Time can so easily run away from us: you’ll be glad to know that even Baptist Ministers have to finish! In the continuing witness of our lives there is no time to waste, none to lose if we are to avoid the trap that my old school band Pink Floyd once wrote about:
Tired of lying in the sunshine staying home to watch the rain
You are young and life is long and there is time to kill today
And then one day you find ten years have got behind you
No one told you when to run, you missed the starting gun
Time can so easily pass us by and if would be tragic if we, unlike so many who have gone before, have failed to grasp the importance of the past but have also failed to grasp the immanence of the present whilst looking to the future. It may not be our duty but it is certainly our calling.
There is always a right time and always a right person: you and I have often been that. It’s fitting then to close our thanksgiving and reflections with one last thought. We have been considering our position, our influence and our action. We’ve looked at how one girl’s readiness to stand up and be counted made a difference to her world and to her people. Taking her as a type or as a picture and we look into the New Testament where we again find an account of right time: right person: right action: right result. In Romans 5: 6 we read these words:
You see, just at the right time when we were still powerless Christ died for the ungodly.
Unlike ours, God’s timing, like His providence is spot on. No small errors like the Quartz watch on your wrist with its 3 second +/- variations in 1000 years: God is totally precise in intention and in delivery.

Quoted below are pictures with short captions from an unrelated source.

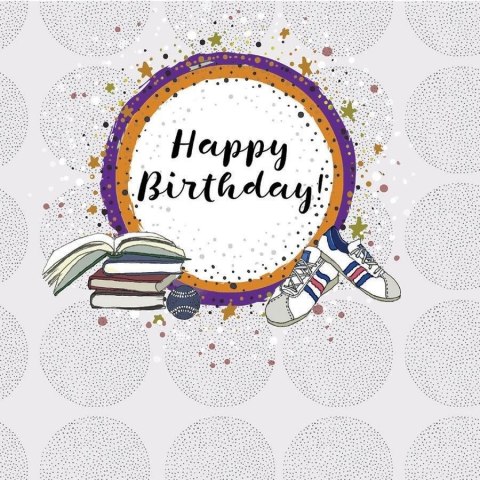 Karnet Swarovski kwadrat CL0218 Urodziny książki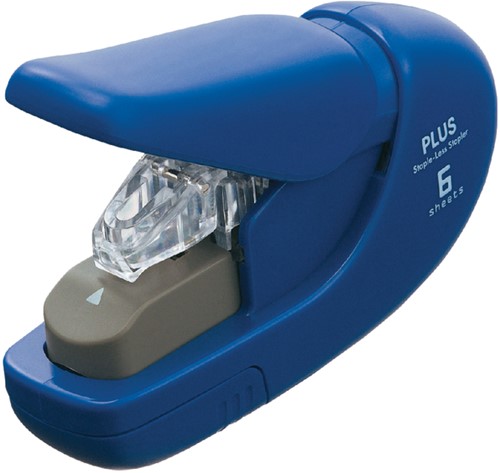 Nietmachine Plus, nieten zonder nietjes blauw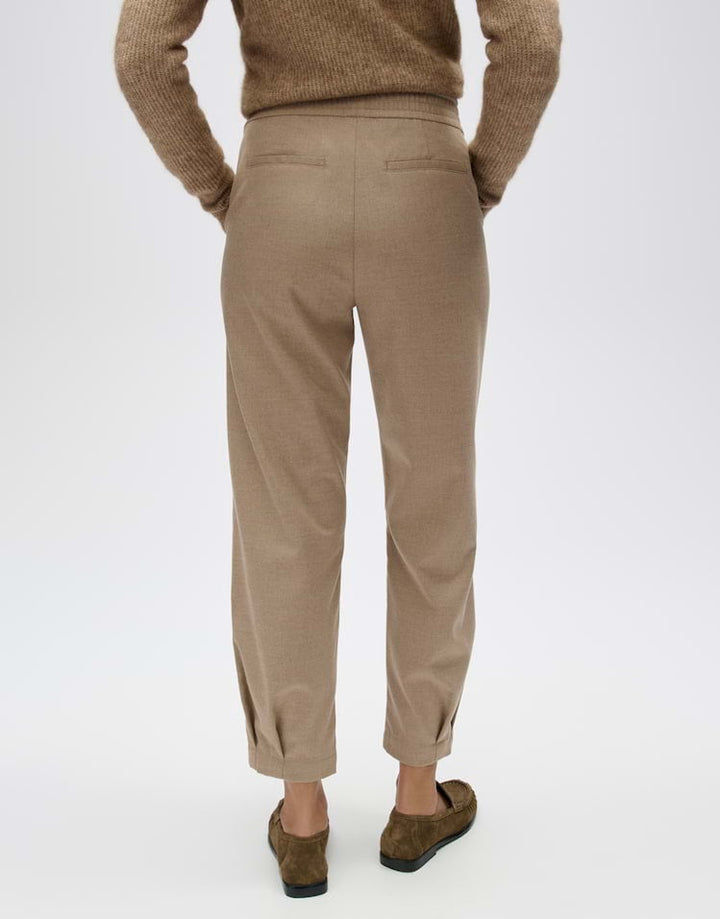 Opus Myha tradition 10617614465106 lange broek dames licht bruin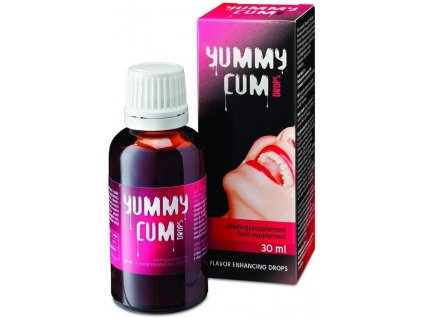 Kapky Yummy Cum pro muže 30ml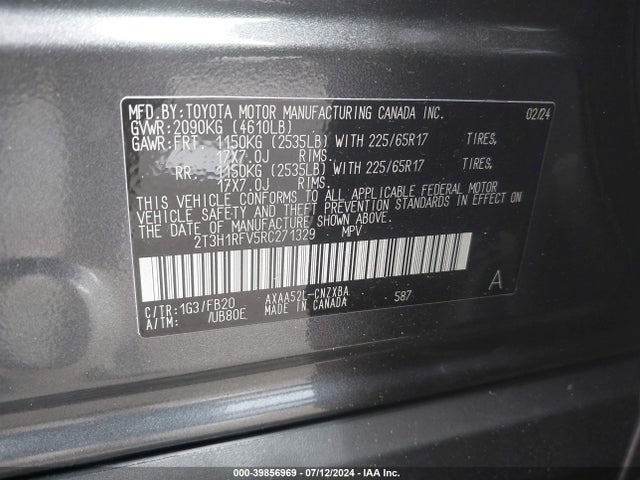 Toyota RAV4 LE 2024 2T3H1RFV5RC271329 Image 9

Just at the right time God sent a Saviour – not this time a girl – but His Son. Just at the right time Jesus died and rose again. Just at the right time, always at the right time for needy humanity. His example will always be the right one for us and his attitude in self giving love, without counting the cost in the face of darkness and hatred, injustice and pain, will always remain the challenge for us to follow and more importantly the life for us to embrace.
Unlike my time which has now passed away, our gratitude for all the good things we have received, the greatest of all being life itself, should never do so. Let us resolve to take the example of Christ into our hearts and into our future so that when our time comes we will be the ones for such a time as this.